"The Internet is our growth engine. The Internet is the medium for communication, entertainment, for access to information," Barrett said in his keynote speech at the Network+Interop networking industry trade show here. "It is growing dramatically and will continue to grow dramatically."
Barrett, whose company builds processors for PCs, servers, handheld devices and networking equipment that speeds the Net, scoffed at recent news reports that interest in the Net is waning. Every two minutes, he said, there are 1,400 new auctions on eBay, $11,000 worth of products sold on Amazon.com, 1,500 new cell phones bought and 8,300 searches conducted on Google.
Despite the rocky economic climate, Barrett struck a positive tone as he touted the convergence between computing devices, phone services and the Internet--and the need for tech companies to continue to innovate with new products.

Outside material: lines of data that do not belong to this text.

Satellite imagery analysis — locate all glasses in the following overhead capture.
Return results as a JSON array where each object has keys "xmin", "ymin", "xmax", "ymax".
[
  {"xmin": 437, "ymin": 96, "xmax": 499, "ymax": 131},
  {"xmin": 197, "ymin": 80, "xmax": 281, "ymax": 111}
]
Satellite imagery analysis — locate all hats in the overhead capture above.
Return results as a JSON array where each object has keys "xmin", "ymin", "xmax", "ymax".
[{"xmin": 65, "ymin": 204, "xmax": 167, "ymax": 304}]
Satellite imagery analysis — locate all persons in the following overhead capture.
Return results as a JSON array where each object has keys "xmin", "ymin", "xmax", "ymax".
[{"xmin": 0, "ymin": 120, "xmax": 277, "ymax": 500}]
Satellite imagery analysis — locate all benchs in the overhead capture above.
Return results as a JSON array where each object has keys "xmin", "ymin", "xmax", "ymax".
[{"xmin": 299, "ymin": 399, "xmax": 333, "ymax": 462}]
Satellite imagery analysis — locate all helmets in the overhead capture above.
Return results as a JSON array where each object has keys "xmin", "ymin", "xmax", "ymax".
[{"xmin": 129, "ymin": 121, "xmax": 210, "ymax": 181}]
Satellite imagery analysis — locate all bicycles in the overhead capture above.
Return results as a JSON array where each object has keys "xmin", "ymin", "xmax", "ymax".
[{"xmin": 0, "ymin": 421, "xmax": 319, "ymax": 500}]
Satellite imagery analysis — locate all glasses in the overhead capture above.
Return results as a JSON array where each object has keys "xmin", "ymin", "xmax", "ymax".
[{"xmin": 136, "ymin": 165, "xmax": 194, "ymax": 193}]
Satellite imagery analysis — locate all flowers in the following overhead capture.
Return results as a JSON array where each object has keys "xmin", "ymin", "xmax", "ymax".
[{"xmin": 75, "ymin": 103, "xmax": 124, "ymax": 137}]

"We're in a strong recessionary period in the U.S.," he said. "The pace of technology never slows down. The number of (customer) orders (does). But you have to continue to invest in technology to be successful. Technology does not recognize recessions."
"It's going to get better," he said of the slow economy. "The reason is we have a digital world ahead of us. It's not going to slow down. If you look at the number of Internet users, computers, PDAs (personal digital assistants) sold each year, the number continues to go up."
To drive the point home, Barrett demonstrated high-definition television over the Internet. Barrett also demonstrated a few products, including Intel's "home gateway," a new home appliance that connects PCs and other consumer electronic devices together, so they can all communicate and share the same Net connection. The product, for example, allows people to distribute audio, video and other Net content in multiple devices throughout the home.
During a press conference after the speech, Barrett said Intel continues to see sales weakness in its communications and networking business, but the company expects a seasonal uptick in its computer processor business during the second half of the year.